* [DESCRIPTION OF THE TASK] From the line containing "Auto delovi, gume" through the last line below, copy every line exactly, leaving out the pictures.

* [MATERIAL SUPPLIED]
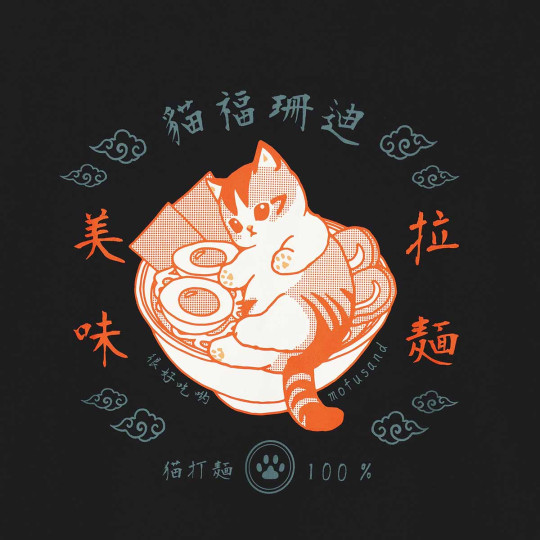 Japan Mofusand T-shirt (M) - Ramen Black - 7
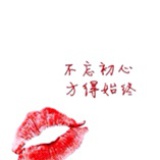 积哥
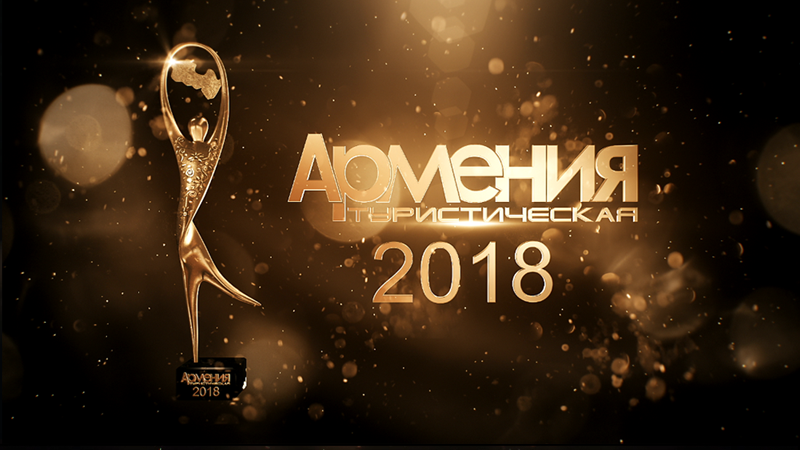 Пост-релиз церемонии "Армения туристическая – 2018"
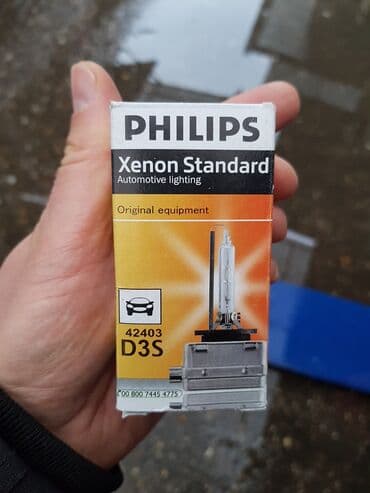 Auto delovi, gume i tjuning: Sijalice D1S, D3S Xenon Philips Osram original Komad je 3500din Šaljem — 1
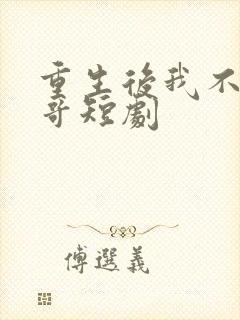 重生后我不做大哥短剧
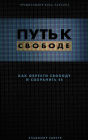 Break Free (Hardcover - Russian): How to get free and stay free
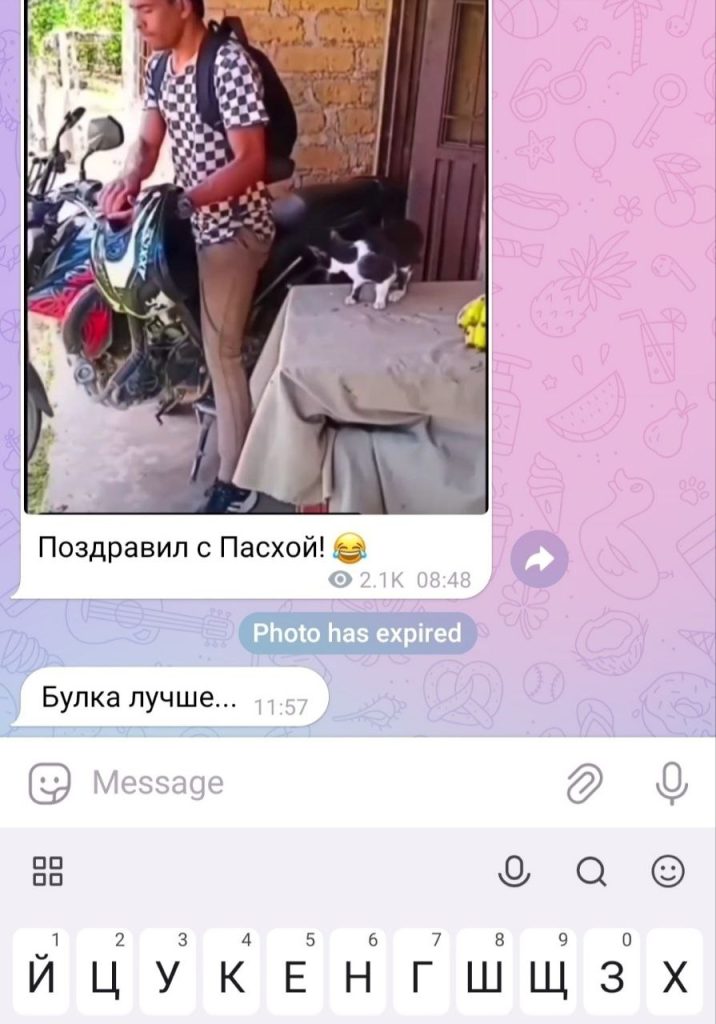 Как отправить исчезающее фото в телеграме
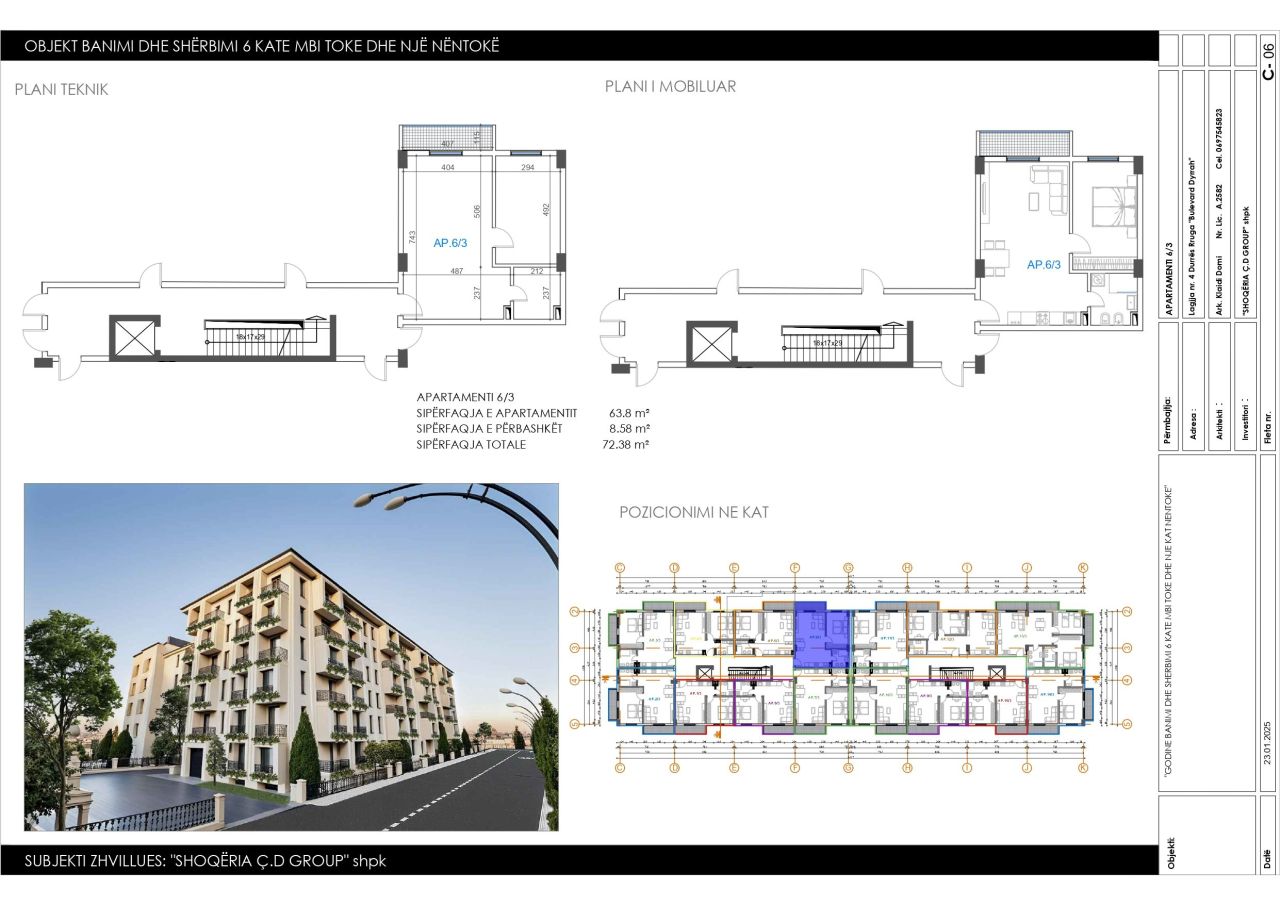 Квартира в Дурресе, Албания, 60 м² - фото 12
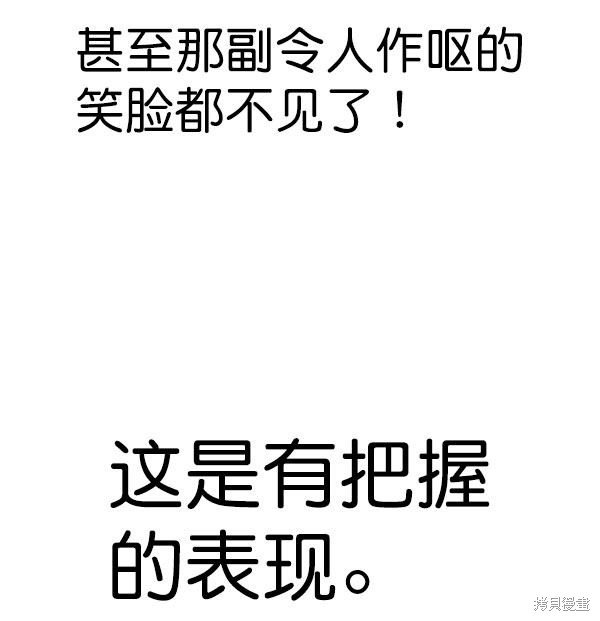 第2季074话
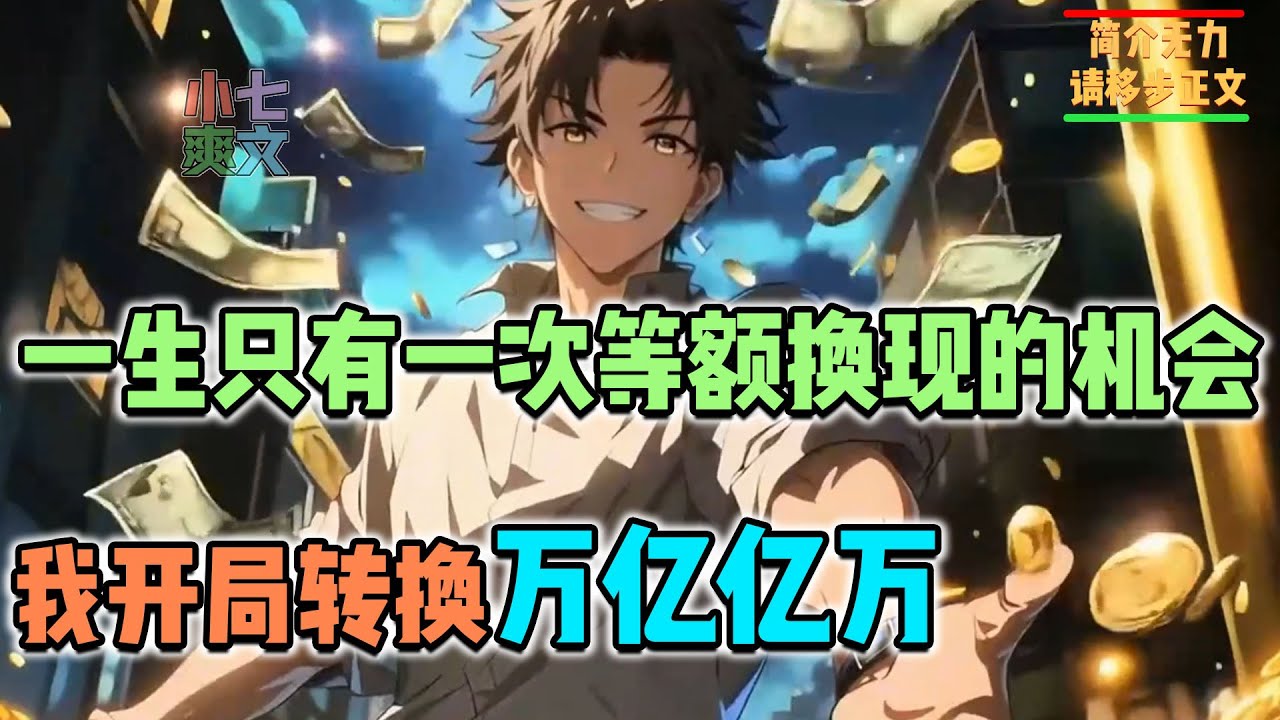 🔥当所有货币都能等额换成人民币，我开局转换万亿亿万，直接买下整个世界！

* [RESULT]
 Auto delovi, gume i tjuning: Sijalice D1S, D3S Xenon Philips Osram original Komad je 3500din Šaljem — 1
 重生后我不做大哥短剧
 Break Free (Hardcover - Russian): How to get free and stay free
 Как отправить исчезающее фото в телеграме
 Квартира в Дурресе, Албания, 60 м² - фото 12
 第2季074话
 🔥当所有货币都能等额换成人民币，我开局转换万亿亿万，直接买下整个世界！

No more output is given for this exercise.